OTR Interviews

Sequester hits dead troops' children

Thanks to sequestration, scholarships for children of troops who died fighting in Iraq and Afghanistan are being cut by thousands of dollars


This is a rush transcript from "On the Record," March 19, 2013. This copy may not be in its final form and may be updated.

GRETA VAN SUSTEREN, FOX NEWS HOST: Now to the sequester, the scourge caused by politicians not doing their jobs. Did you know politicians not doing their job has a direct impact on young people and children in this country? Well, sequester is now causing cuts to scholarships for the children of U.S. troops killed in Iraq and Afghanistan. Each new college scholarship will be reduced by almost 40 percent.

ABC News political director Rick Klein joins us. And I should add that ABC News has really been leading nationally on this story. What -- what's -- what's going on here?

RICK KLEIN, ABC NEWS POLITICAL DIRECTOR: So this is a program called the Iraq and Afghanistan War Grants, and this is a special scholarship program created for the children of servicemen and women who died in one of the wars, in Iraq or Afghanistan. It isn't a lot of money, about $5,000 is the top scholarship that's available.

VAN SUSTEREN: A lot to them.

KLEIN: A lot to them, and if you're trying to piece together a college education, not large in terms of the big picture. But because of the sequester, the Department of Education has sent word that these grants have to be cut. New grants are going to be cut by about 38 percent across the board. So any time you're going to get a new grant, if it was $5,000 before, it's going to be about $2,000 less than that.

VAN SUSTEREN: All right, here's what I don't get, though. This is almost 40 percent cut, right, about 38 percent cut?

KLEIN: Right.

VAN SUSTEREN: Explain to me, if the sequester was 2.4 percent cut across the board, why are the young people taking it at 38 percent, this cut? I mean, how -- how -- I would think that they would have 2.4 percent.

Information provided:

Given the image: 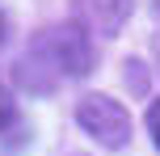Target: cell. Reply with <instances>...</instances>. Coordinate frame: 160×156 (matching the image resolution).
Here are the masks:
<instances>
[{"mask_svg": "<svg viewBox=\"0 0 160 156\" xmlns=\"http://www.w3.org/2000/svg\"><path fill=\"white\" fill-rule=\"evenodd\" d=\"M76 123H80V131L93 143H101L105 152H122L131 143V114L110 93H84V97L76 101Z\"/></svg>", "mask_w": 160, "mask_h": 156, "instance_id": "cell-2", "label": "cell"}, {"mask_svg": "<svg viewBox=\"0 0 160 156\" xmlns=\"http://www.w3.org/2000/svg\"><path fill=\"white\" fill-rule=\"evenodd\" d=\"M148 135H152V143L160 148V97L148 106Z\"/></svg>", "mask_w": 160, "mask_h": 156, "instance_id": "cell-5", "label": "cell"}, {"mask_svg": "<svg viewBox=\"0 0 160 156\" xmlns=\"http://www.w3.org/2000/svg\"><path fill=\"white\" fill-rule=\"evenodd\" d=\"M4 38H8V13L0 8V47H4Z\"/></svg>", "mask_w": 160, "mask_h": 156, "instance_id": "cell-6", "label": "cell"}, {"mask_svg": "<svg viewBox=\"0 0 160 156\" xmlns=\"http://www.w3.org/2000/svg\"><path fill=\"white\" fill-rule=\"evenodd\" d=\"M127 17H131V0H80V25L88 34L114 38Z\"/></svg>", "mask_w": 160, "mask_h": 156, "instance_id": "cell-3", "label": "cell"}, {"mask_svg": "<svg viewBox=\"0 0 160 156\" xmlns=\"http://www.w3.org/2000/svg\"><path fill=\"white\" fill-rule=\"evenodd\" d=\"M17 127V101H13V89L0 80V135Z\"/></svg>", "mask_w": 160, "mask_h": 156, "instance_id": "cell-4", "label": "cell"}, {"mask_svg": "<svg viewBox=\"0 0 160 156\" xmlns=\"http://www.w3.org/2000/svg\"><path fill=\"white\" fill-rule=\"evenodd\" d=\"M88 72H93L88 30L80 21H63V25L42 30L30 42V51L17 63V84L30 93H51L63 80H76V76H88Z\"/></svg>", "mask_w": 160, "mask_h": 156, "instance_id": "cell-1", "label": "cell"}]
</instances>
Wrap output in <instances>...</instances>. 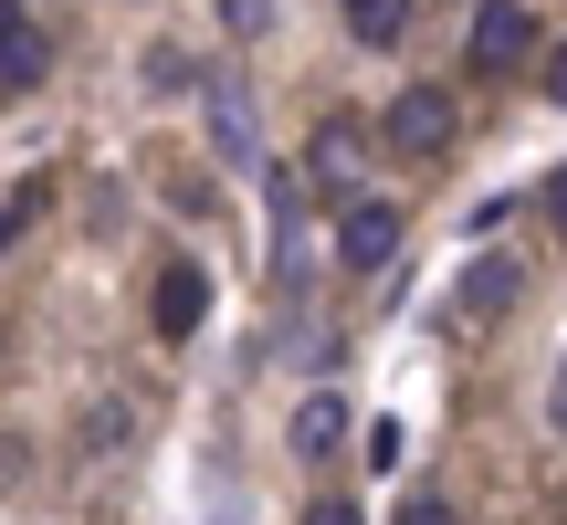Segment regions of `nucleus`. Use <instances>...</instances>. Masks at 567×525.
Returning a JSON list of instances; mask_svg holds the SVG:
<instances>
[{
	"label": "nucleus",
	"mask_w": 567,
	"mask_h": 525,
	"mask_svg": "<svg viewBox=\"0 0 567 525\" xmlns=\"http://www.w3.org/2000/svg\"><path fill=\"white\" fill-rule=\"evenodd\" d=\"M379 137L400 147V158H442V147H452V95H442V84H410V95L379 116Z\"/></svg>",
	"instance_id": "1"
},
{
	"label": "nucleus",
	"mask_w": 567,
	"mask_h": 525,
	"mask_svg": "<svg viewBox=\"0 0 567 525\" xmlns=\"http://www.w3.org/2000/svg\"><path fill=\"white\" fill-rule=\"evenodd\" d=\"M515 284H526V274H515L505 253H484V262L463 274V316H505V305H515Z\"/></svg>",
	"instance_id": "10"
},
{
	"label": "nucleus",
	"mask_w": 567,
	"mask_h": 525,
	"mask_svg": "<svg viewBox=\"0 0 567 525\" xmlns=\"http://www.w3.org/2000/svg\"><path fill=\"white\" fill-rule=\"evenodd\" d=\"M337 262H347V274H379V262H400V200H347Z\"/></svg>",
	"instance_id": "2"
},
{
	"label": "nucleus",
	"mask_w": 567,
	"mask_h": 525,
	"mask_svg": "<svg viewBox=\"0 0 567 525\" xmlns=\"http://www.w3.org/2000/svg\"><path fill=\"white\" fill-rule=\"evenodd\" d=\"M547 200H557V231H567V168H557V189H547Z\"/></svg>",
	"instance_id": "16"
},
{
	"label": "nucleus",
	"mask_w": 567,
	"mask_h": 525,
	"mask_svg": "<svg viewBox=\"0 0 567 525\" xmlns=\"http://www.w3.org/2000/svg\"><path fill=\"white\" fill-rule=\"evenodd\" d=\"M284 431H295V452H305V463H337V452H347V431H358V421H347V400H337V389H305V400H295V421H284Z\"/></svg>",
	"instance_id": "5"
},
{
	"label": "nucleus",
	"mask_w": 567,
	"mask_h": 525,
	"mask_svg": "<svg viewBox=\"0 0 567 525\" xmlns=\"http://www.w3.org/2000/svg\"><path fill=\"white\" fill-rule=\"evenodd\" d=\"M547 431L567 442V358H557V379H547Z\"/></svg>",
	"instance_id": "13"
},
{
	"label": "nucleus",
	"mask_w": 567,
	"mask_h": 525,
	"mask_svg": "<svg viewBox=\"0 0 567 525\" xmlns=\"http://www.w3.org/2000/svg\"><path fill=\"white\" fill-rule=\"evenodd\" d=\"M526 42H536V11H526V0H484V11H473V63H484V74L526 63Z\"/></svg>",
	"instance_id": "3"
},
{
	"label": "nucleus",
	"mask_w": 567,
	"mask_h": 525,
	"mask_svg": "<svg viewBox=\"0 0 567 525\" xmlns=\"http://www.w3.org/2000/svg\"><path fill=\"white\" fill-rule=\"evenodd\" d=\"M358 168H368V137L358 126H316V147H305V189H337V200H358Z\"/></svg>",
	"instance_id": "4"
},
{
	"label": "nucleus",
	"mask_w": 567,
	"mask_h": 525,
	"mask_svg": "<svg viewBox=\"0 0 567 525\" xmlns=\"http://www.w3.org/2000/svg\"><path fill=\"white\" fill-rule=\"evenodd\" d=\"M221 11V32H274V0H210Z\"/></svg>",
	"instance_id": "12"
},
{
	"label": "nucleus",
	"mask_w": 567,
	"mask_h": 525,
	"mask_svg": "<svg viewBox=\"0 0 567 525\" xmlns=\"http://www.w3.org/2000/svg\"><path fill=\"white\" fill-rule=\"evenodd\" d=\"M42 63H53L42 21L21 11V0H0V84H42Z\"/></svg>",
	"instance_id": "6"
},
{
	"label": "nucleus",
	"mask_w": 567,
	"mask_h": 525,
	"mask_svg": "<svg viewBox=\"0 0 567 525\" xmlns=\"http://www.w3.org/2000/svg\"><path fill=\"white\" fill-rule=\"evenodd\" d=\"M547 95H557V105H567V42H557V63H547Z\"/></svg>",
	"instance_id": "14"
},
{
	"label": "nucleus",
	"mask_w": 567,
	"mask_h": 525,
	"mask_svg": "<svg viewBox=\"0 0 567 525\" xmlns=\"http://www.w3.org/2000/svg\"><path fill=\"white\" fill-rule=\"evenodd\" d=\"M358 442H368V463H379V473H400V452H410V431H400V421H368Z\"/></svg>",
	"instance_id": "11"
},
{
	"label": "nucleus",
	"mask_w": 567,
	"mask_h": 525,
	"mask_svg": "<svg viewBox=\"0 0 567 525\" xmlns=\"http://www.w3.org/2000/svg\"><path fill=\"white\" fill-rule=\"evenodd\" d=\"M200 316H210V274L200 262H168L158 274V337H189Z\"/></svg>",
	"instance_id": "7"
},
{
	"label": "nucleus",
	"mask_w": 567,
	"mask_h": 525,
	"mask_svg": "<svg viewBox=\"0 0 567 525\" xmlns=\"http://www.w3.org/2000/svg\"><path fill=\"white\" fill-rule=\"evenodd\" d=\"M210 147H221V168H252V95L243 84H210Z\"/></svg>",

Work instructions:
1. List every distinct percentage figure stated in the sequester transcript, each with the qualifier it carries there.
2. Answer these questions from the sequester transcript:
(a) On what date did the broadcast air?
(b) What is the name of the scholarship program being cut?
(c) About how much is the top scholarship available?

Answers:
1.
- almost 40 percent
- about 38 percent
- 2.4 percent

2.
(a) March 19, 2013
(b) The Iraq and Afghanistan War Grants
(c) About $5,000